练习目的 >>
请报告记录中含有字符串“pixel”的每一行，并逐行完整抄出。匹配时区分大小写。

所给数据 >>
--------

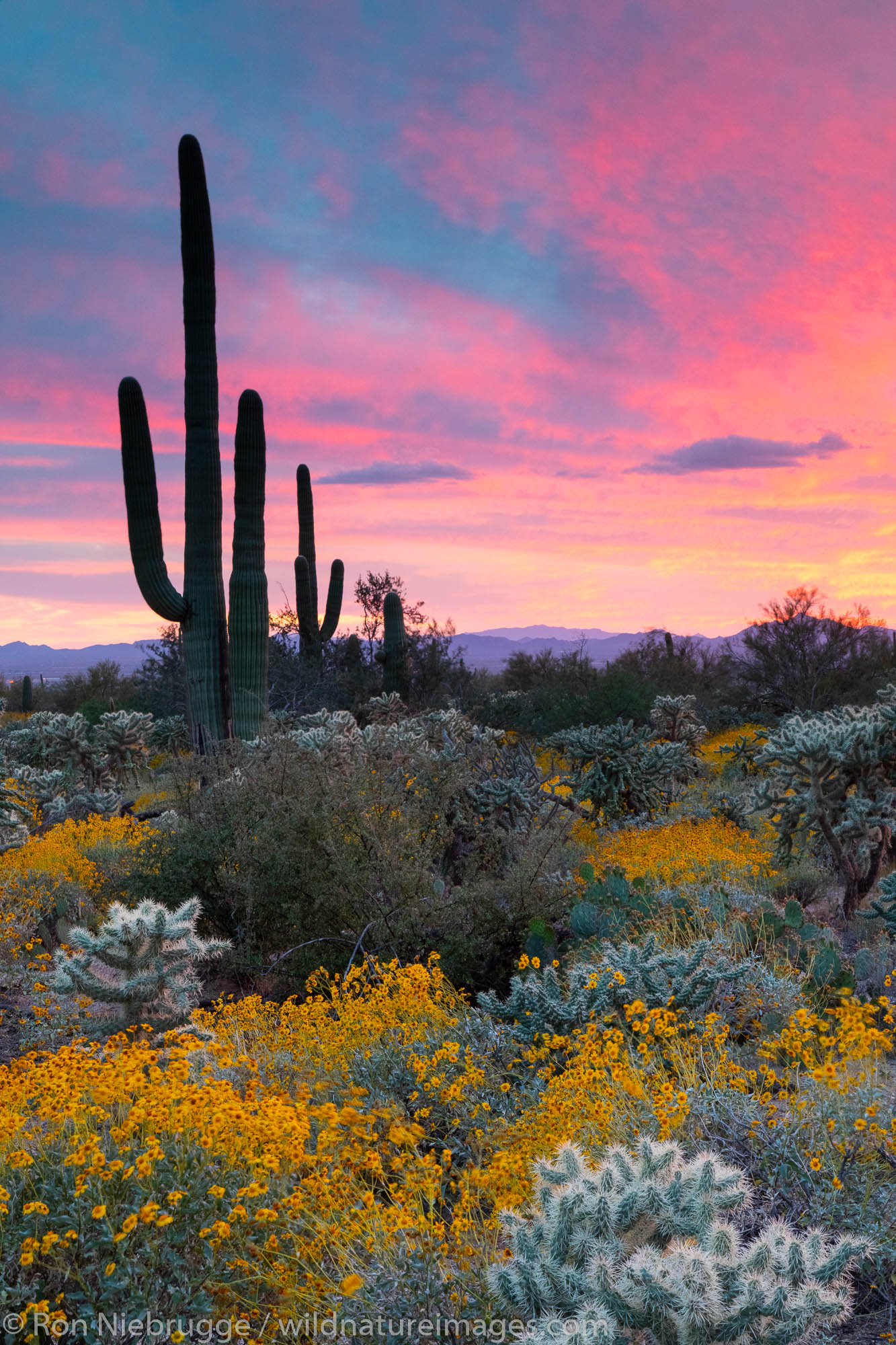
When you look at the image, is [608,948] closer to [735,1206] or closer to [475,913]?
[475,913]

--------

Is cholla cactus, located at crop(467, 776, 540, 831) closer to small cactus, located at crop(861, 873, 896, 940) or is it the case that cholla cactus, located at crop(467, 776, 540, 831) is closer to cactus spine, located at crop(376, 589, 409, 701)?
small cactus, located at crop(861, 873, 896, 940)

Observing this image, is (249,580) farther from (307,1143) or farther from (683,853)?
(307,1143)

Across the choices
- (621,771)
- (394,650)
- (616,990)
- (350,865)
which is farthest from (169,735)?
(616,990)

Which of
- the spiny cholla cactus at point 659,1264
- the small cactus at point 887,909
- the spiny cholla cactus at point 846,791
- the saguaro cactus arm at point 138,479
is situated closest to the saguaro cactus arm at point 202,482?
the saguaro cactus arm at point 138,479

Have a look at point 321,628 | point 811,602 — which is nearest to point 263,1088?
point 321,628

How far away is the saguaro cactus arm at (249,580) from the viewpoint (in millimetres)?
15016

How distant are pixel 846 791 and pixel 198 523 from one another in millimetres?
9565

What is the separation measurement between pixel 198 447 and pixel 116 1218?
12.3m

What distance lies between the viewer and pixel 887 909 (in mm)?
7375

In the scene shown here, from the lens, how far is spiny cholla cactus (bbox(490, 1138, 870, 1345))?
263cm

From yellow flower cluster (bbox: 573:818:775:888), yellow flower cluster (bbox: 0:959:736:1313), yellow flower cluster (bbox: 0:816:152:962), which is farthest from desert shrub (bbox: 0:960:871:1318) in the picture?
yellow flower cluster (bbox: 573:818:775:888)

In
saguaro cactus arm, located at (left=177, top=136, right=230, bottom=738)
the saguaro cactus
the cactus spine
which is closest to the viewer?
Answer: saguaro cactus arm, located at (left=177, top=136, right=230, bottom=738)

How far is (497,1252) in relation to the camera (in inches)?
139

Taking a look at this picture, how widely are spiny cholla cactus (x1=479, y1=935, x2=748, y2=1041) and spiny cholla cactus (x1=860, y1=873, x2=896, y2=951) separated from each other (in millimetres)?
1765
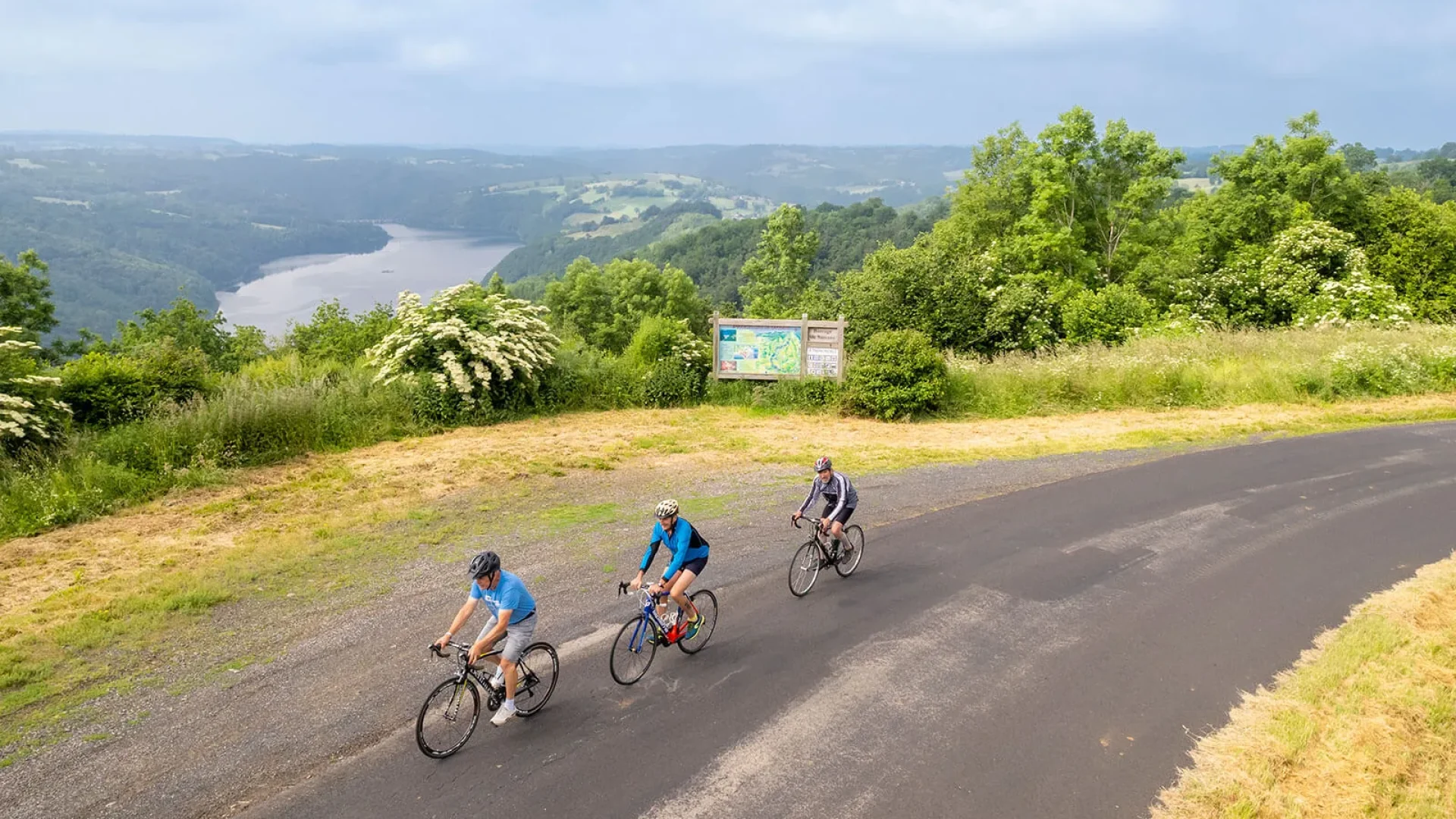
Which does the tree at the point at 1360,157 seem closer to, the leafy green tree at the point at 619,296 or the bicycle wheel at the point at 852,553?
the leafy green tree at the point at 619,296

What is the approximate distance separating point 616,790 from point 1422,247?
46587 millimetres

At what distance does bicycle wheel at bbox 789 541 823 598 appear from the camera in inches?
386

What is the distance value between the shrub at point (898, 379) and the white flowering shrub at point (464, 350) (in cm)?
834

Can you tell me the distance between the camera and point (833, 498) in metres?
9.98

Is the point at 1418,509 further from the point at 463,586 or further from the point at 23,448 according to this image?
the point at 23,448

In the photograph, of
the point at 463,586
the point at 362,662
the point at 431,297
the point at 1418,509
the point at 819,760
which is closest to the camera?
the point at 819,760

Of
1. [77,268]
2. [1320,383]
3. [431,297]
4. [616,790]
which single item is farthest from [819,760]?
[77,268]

--------

正确答案 >>
How distant are pixel 846 791 and pixel 198 523 from one another in millimetres?
What is the separation measurement between pixel 198 447 and pixel 116 1218?
What distance lies between the viewer and pixel 887 909 (in mm)?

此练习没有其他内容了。